US President Donald Trump insisted he had nothing to apologise for, even after he deleted his post in which a video clip portrayed former President Barack Obama and the former First Lady Michelle Obama as apes.
The clip, set to The Lion Sleeps Tonight, was spliced near the end of a 62-second video that promoted conspiracy theories about the 2020 election and was among a flurry of links posted by Trump late on Thursday night. It was the latest in a pattern by Trump of promoting offensive imagery and slurs about Black Americans and others.
Speaking to reporters on Air Force One on Friday, Trump said he only saw the beginning of the video. “I just looked at the first part, it was about voter fraud in some place, Georgia,” Trump said. “I didn’t see the whole thing.”
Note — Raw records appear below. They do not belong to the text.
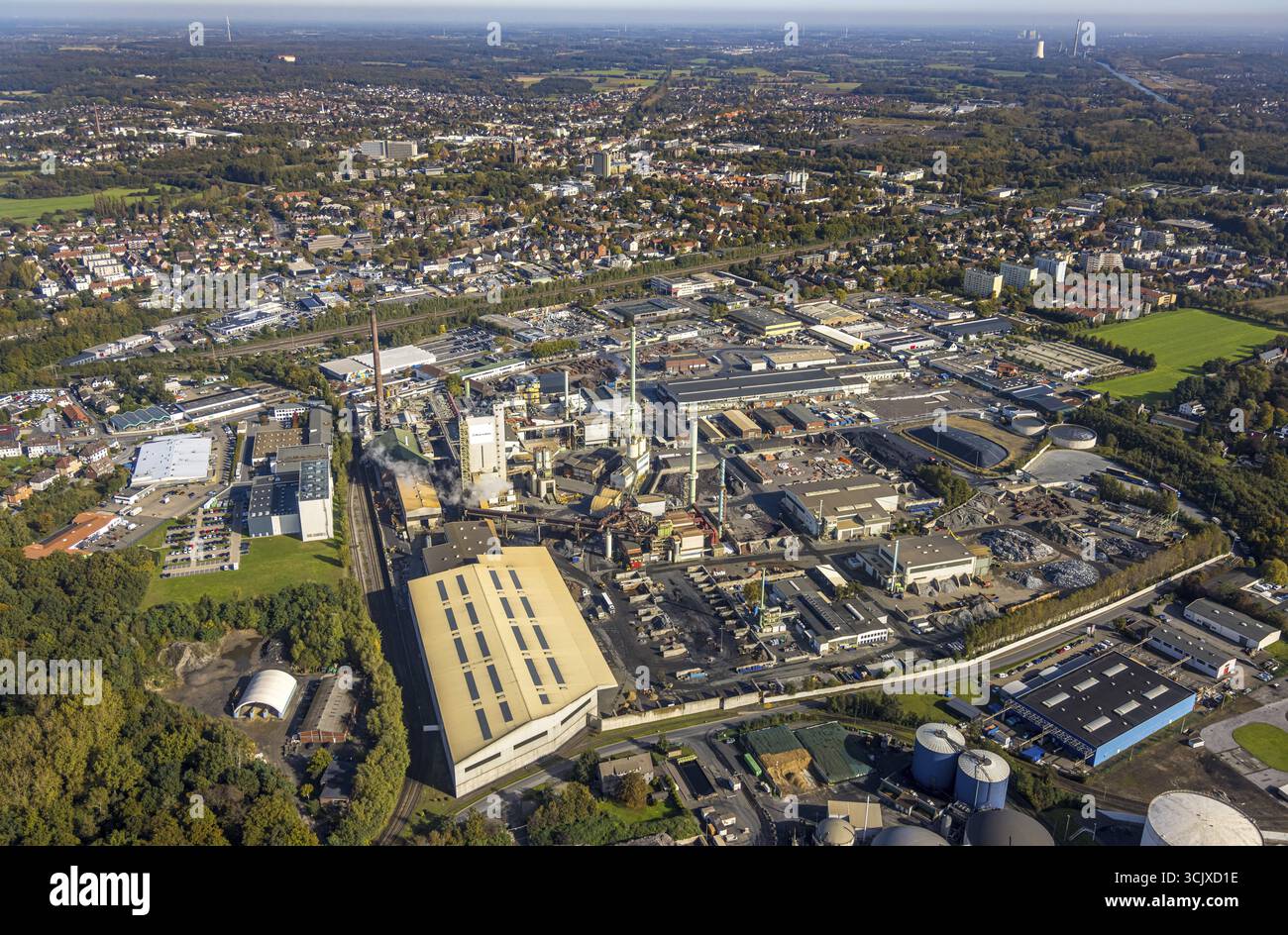 Luftaufnahme, Kupferhütte und Kupferrecycler Aurubis AG, Blick auf das Stadtzentrum, Gahmen, Luenen, Ruhrgebiet, Nordrhein-Westfalen, Deutschland, Archi Stockfoto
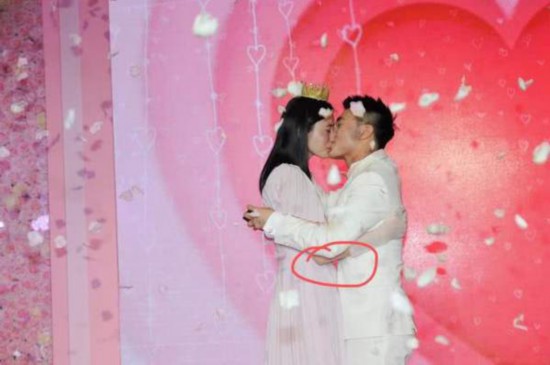 奚梦瑶小腹隆起疑似有孕?赌王四太梁安琪这样回应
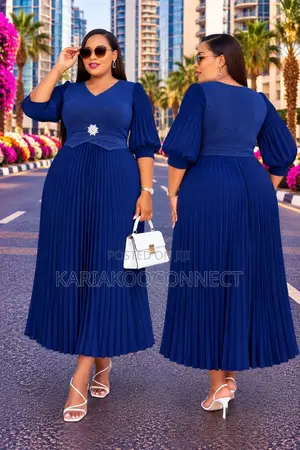 Elegant Pleated Maxi Dress With Puff Sleeves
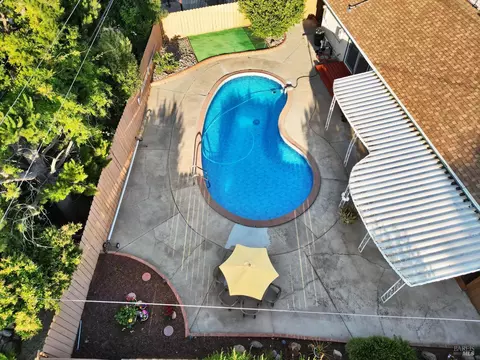 Exterior - 8567 Davona Dr, Dublin, CA 94568 photo 11 of 12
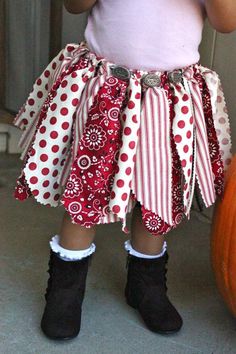 Morgan is going to be a cowgirl for Halloween. I'm using this style but with cow print and bandana print fabric and tule ;) and REAL cowgirl boots of course! Cowgirl Tutu, Cowgirl Halloween Costumes, No Sew Tutu, Cowgirl Halloween, Fabric Tutu, Tutu Ballet, Diy Tutu, Diy Kostüm, Creation Couture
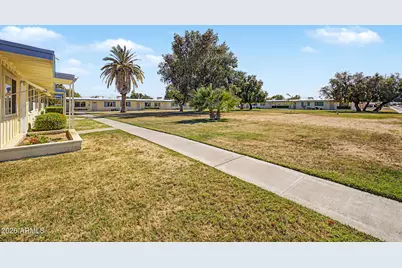 10405 W Peoria Avenue, Sun City, AZ 85351 - Photo 2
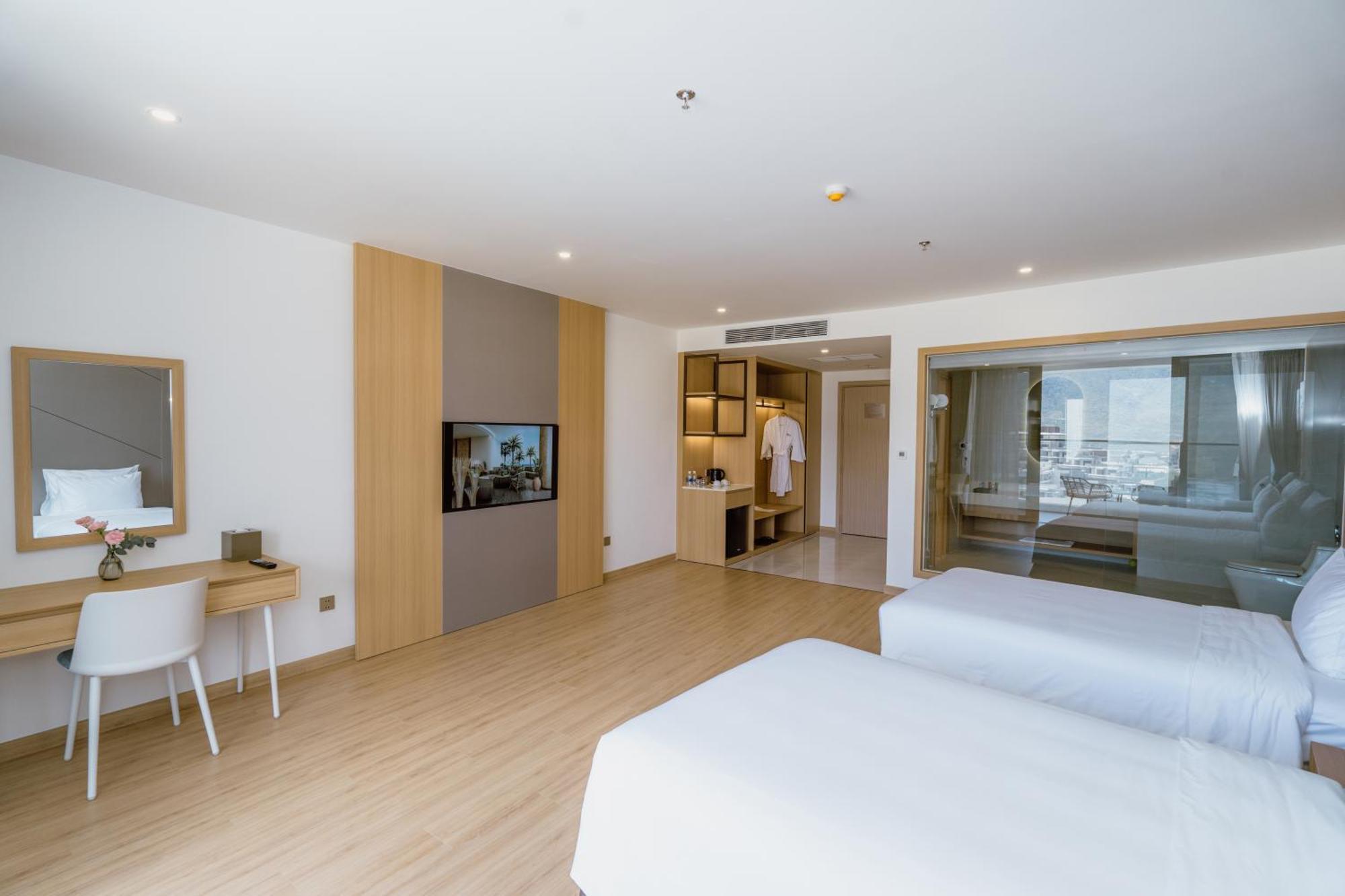 Aquamarine Beachfront Resort & Spa Камрань Экстерьер фото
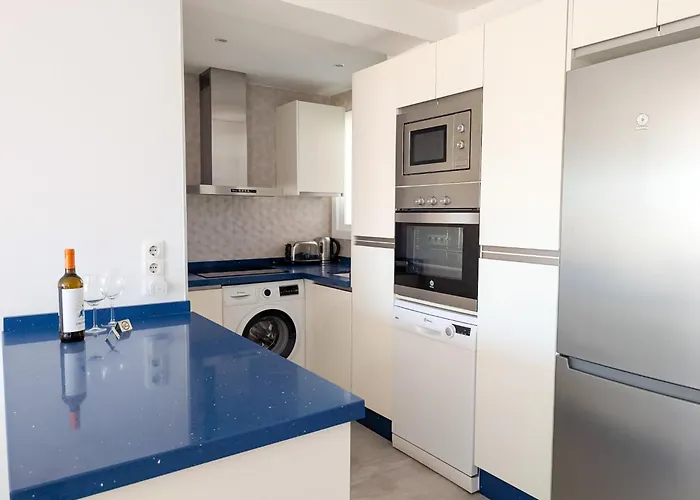 شقة Amazingly Located 2 Bedroom In Boliches فوينخيرولا
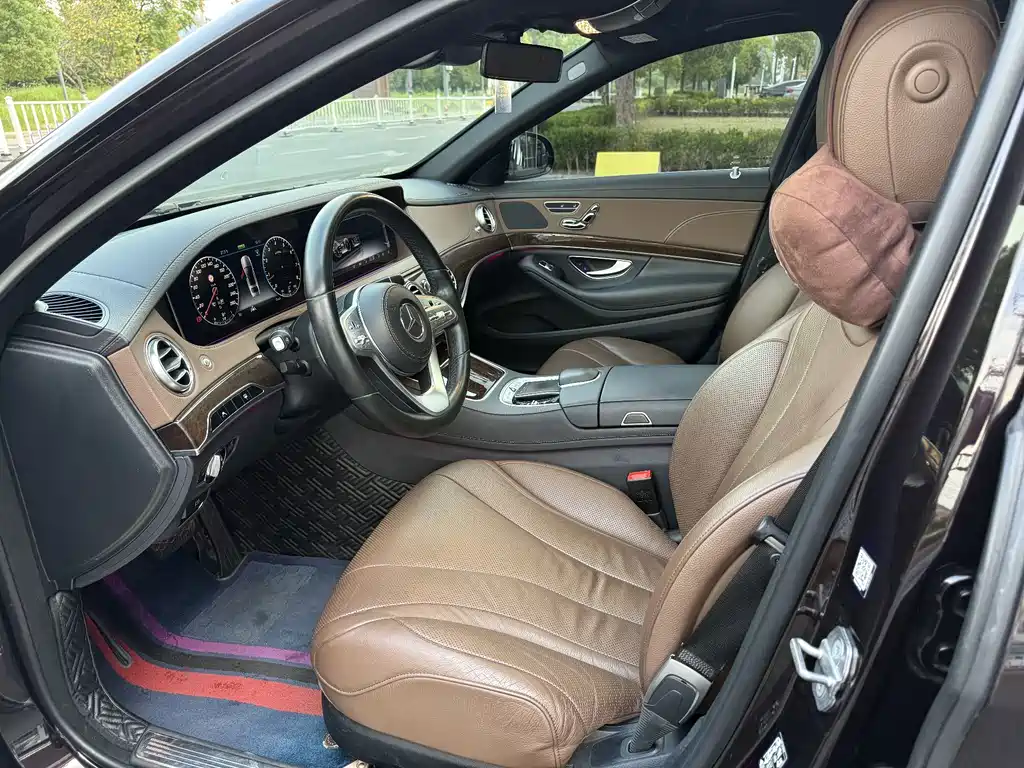 Mercedes-Benz S-Class — миниатюра 8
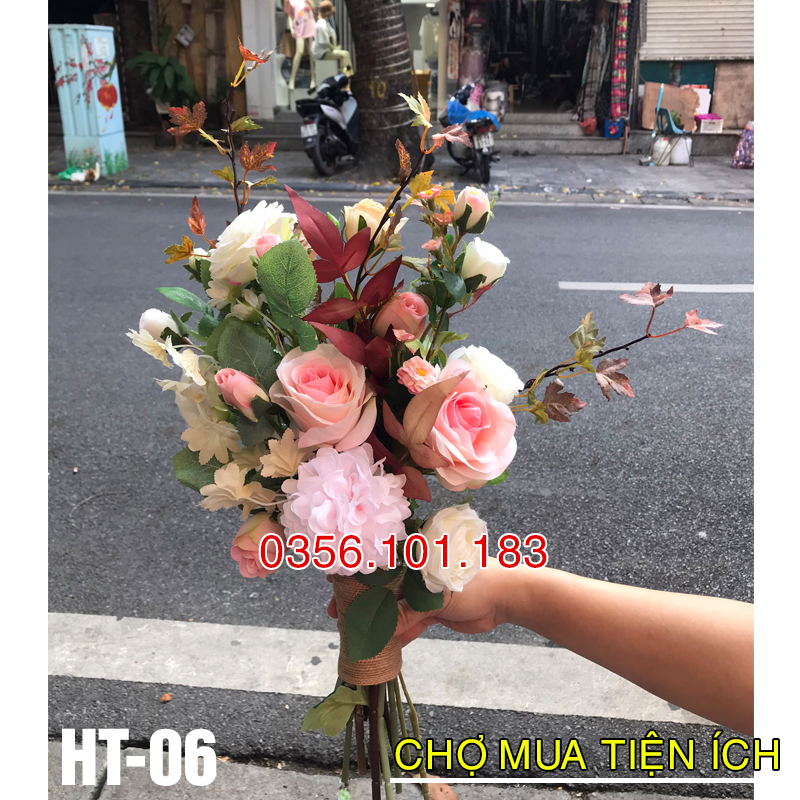 Hoa cầm tay cô dâu bằng lụa HT-06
He then tried to deflect blame, suggesting he had given the link to someone else to post. “I gave it to the people, generally they’d look at the whole thing but I guess somebody didn’t,” he told reporters.
Still, Trump offered no contrition when pressed. “No, I didn’t make a mistake,” he said.
The White House response to the video over the course of the day — from defiance to retreat to doubling down — was a remarkable glimpse into an administration trying to control the damage in the face of widespread outrage, including from the president’s own party.
The clip was in line with Trump’s history of making degrading remarks about people of colour, women and immigrants, and he has for years singled out the Obamas. Across Trump’s administration, racist images and slogans have become common on government websites and accounts, with the White House, Labor Department and Homeland Security Department all having promoted posts that echo white supremacist messaging.
But the latest video struck a nerve that appeared to take the White House by surprise. The depiction of Obamas as apes perpetuates a racist trope, historically used by slave traders and segregationists to dehumanise Black people and justify lynchings.